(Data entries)
▬▬▬▬▬▬▬▬▬▬
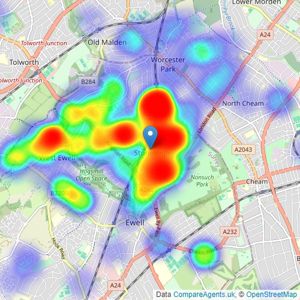 Kaybridge Residential - Stoneleigh listings heatmap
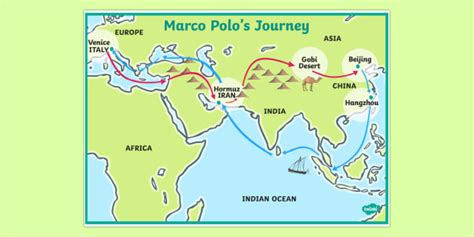 Marco Polos Journey Display Poster Teacher Made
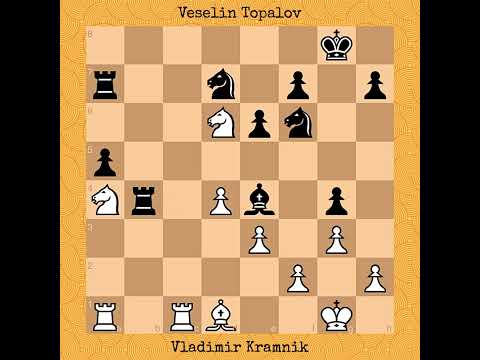 Vladimir Kramnik vs Veselin Topalov | World Championship Match, 2006 #chess #chessgame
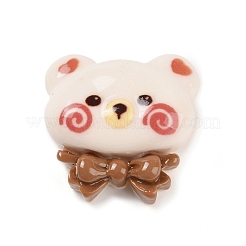 Bärenbrot undurchsichtige Harz Decoden Cabochons CRES-Q220-05A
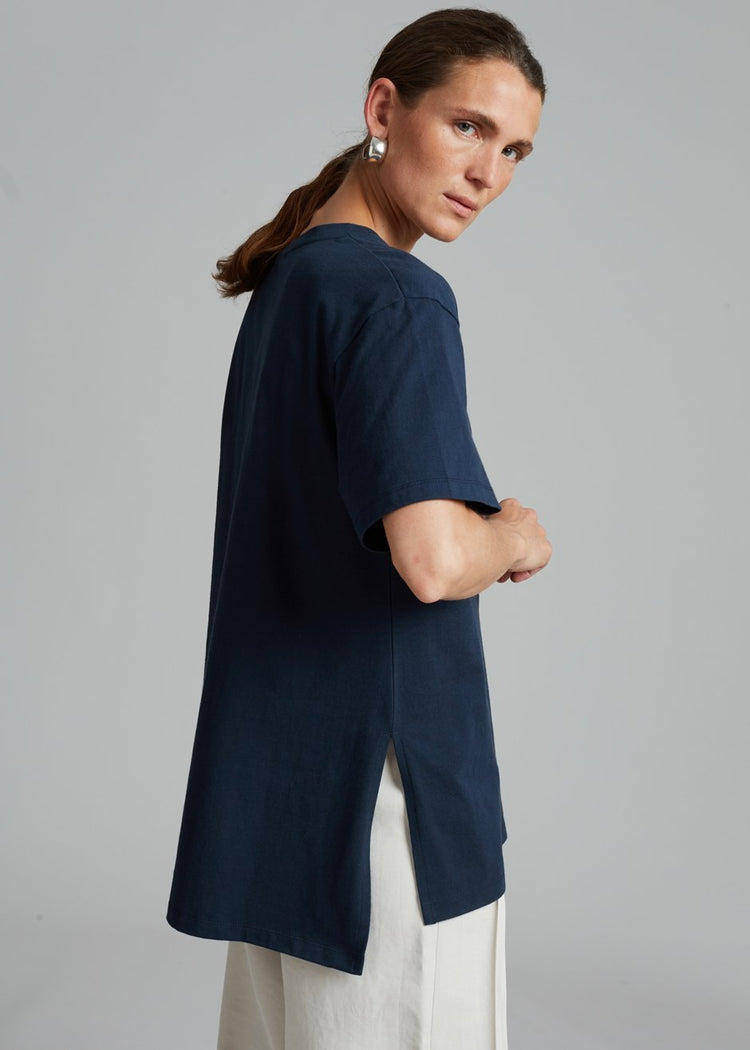 T-shirt Signe - Indigo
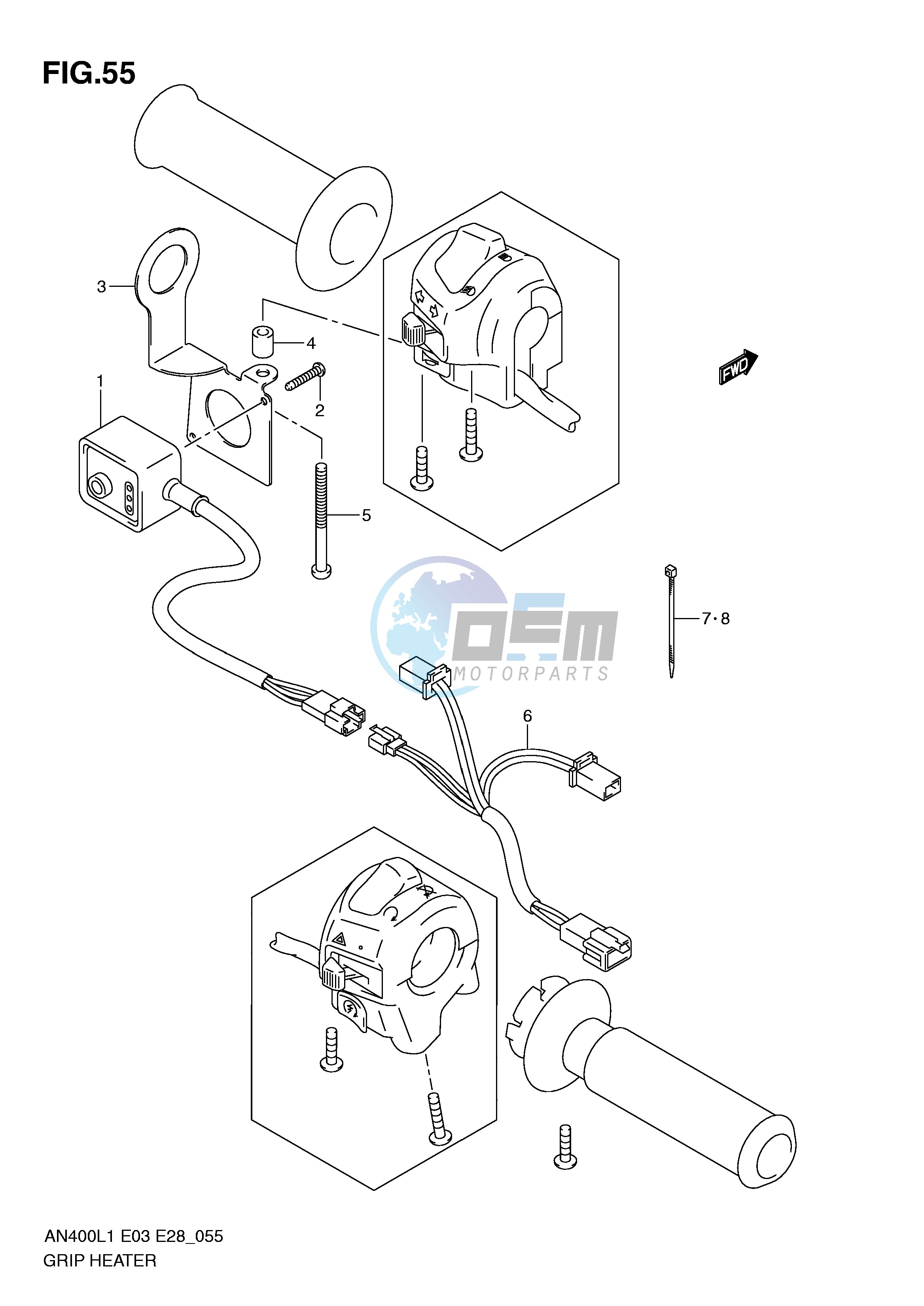 GRIP HEATER (AN400ZAL1 E28)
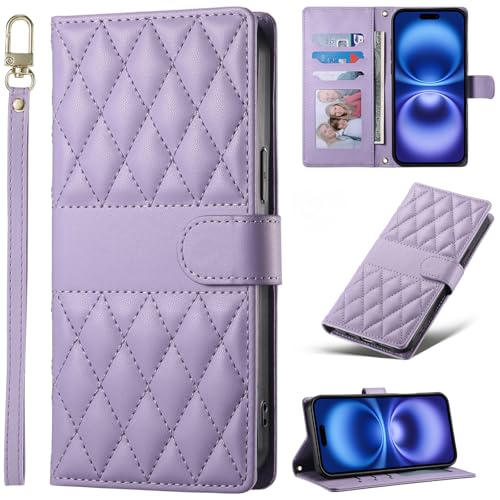 Baifu Plaid Wallet Handyhülle für 1+10T 5G, Magnetische Abdeckung Kompatibel mit 1+10T 5G-Lila Baifu Plaid Wallet Handyhülle für 1+10T 5G, Magnetische Abdeckung Kompatibel mit 1+10T 5G-Lila von Baifu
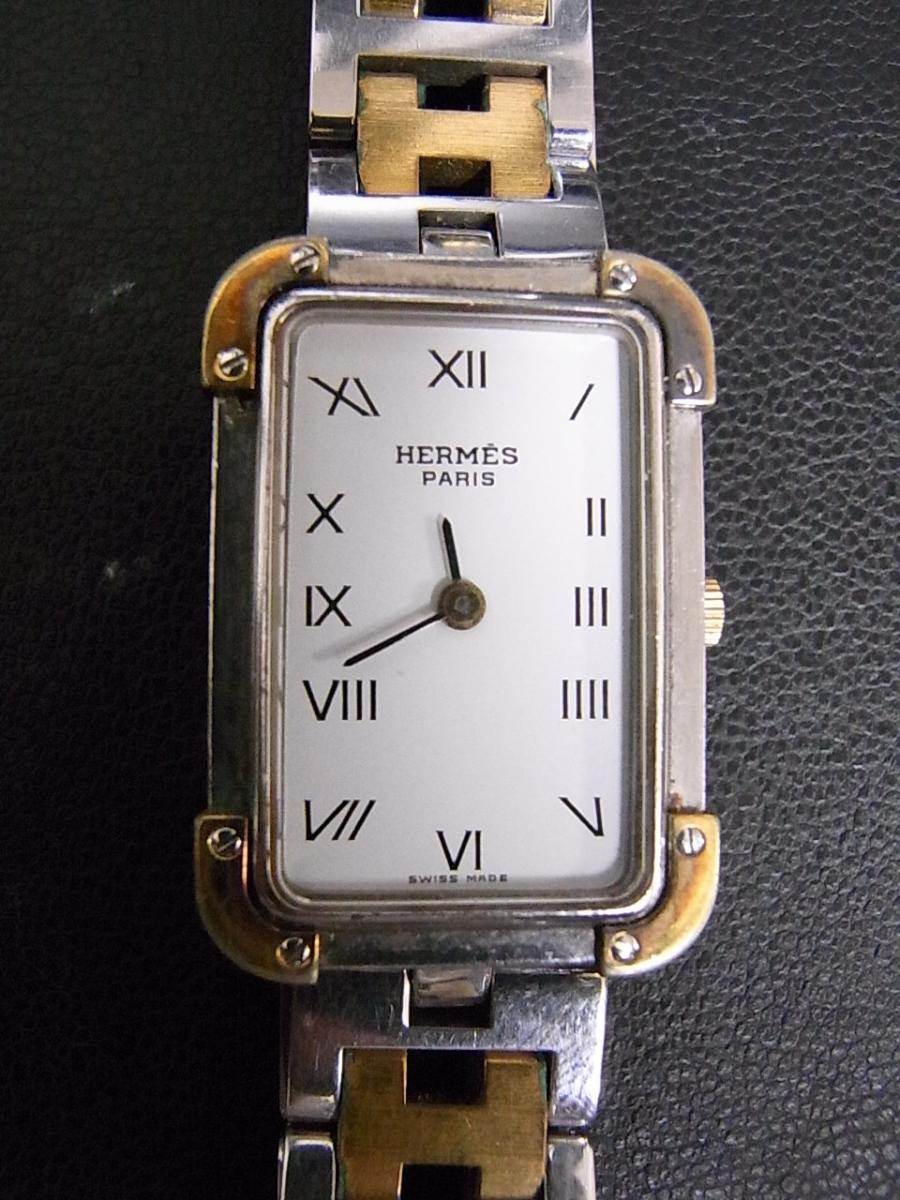 エルメス Hwatch unknown 白 H watch レディース（婦人用）時計(中古)高価買取事例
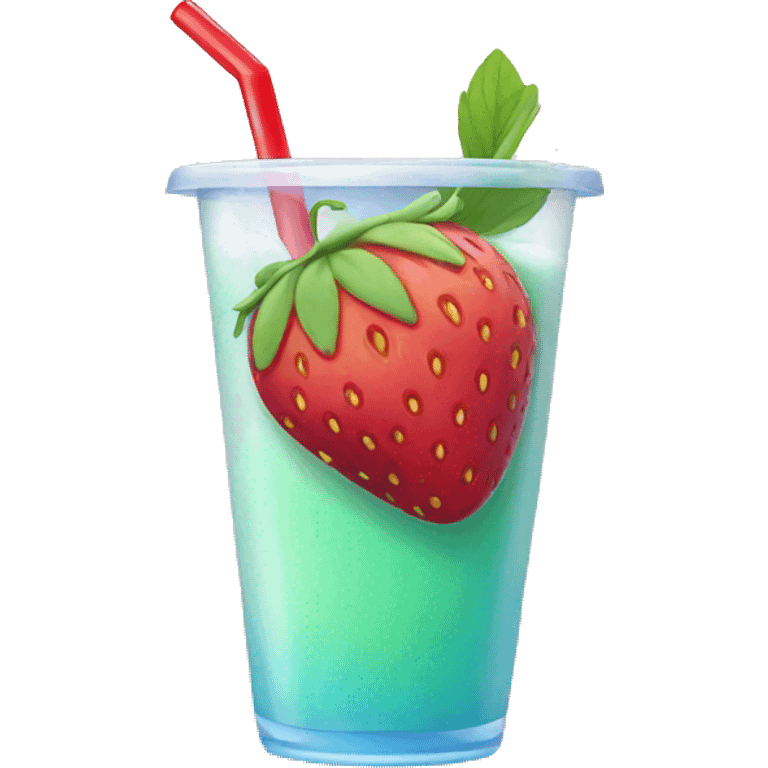 Strawberry Slushie emoji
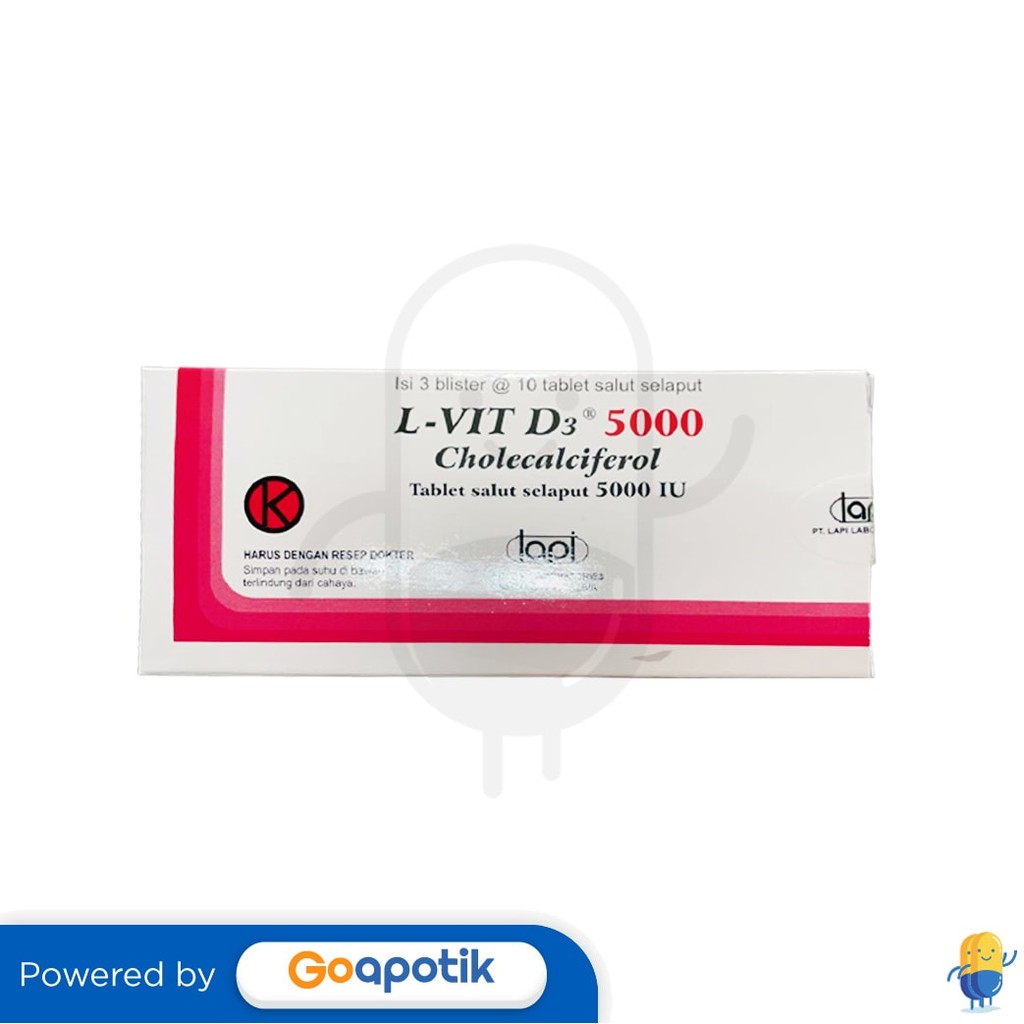L-Vit D3 5000 Box 30 Tablet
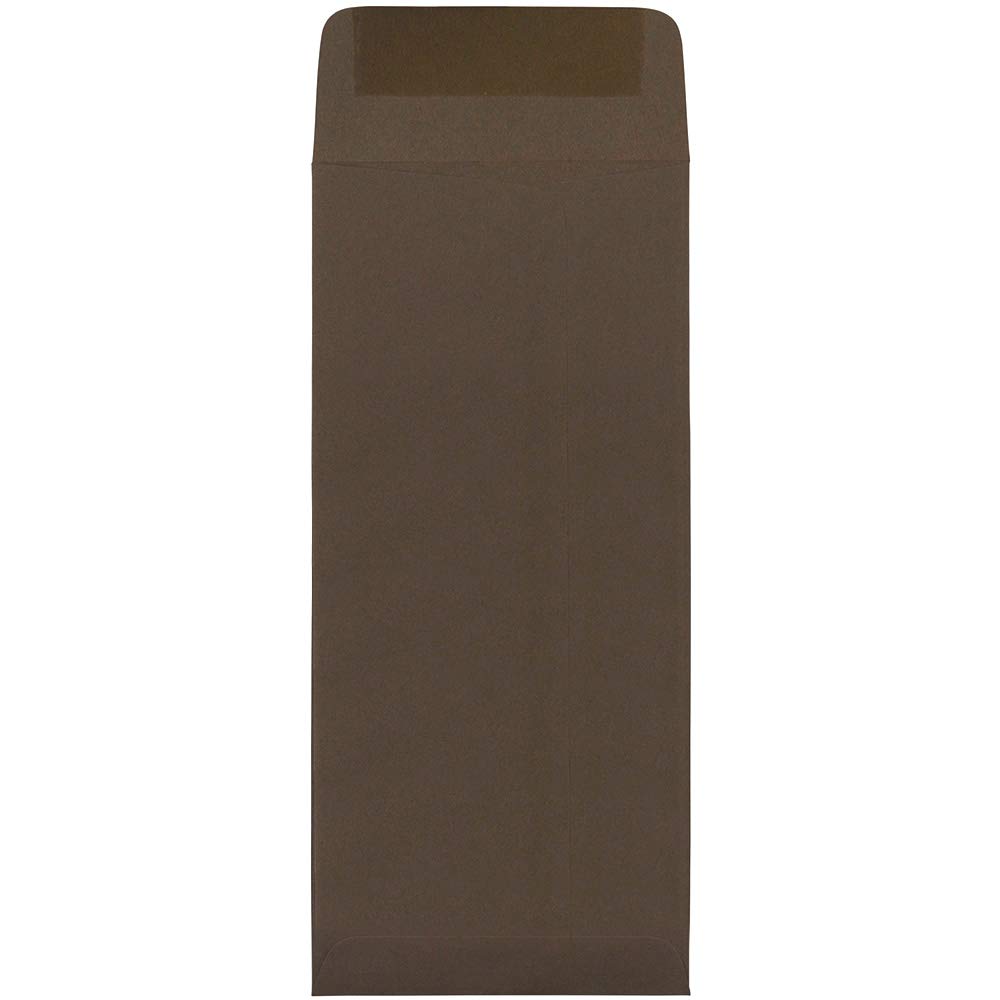 JAM PAPER #10 Business Envelopes 4 1/8 x 9 1/2 Inches - Premium Chocolate Brown Recycled Paper - Pack of 250 for Office, Mailing & Legal Documents - Eco-Friendly Bulk Envelopes for Corporate & Professional Use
▬▬▬▬▬▬▬▬▬▬
_Written task:_
In these lines, switch "Indigo" to "Navy" and keep everything else the same. Can you write the lines out again without the pictures?

_Answer section:_
 Kaybridge Residential - Stoneleigh listings heatmap
 Marco Polos Journey Display Poster Teacher Made
 Vladimir Kramnik vs Veselin Topalov | World Championship Match, 2006 #chess #chessgame
 Bärenbrot undurchsichtige Harz Decoden Cabochons CRES-Q220-05A
 T-shirt Signe - Navy
 GRIP HEATER (AN400ZAL1 E28)
 Baifu Plaid Wallet Handyhülle für 1+10T 5G, Magnetische Abdeckung Kompatibel mit 1+10T 5G-Lila Baifu Plaid Wallet Handyhülle für 1+10T 5G, Magnetische Abdeckung Kompatibel mit 1+10T 5G-Lila von Baifu
 エルメス Hwatch unknown 白 H watch レディース（婦人用）時計(中古)高価買取事例
 Strawberry Slushie emoji
L-Vit D3 5000 Box 30 Tablet
 JAM PAPER #10 Business Envelopes 4 1/8 x 9 1/2 Inches - Premium Chocolate Brown Recycled Paper - Pack of 250 for Office, Mailing & Legal Documents - Eco-Friendly Bulk Envelopes for Corporate & Professional Use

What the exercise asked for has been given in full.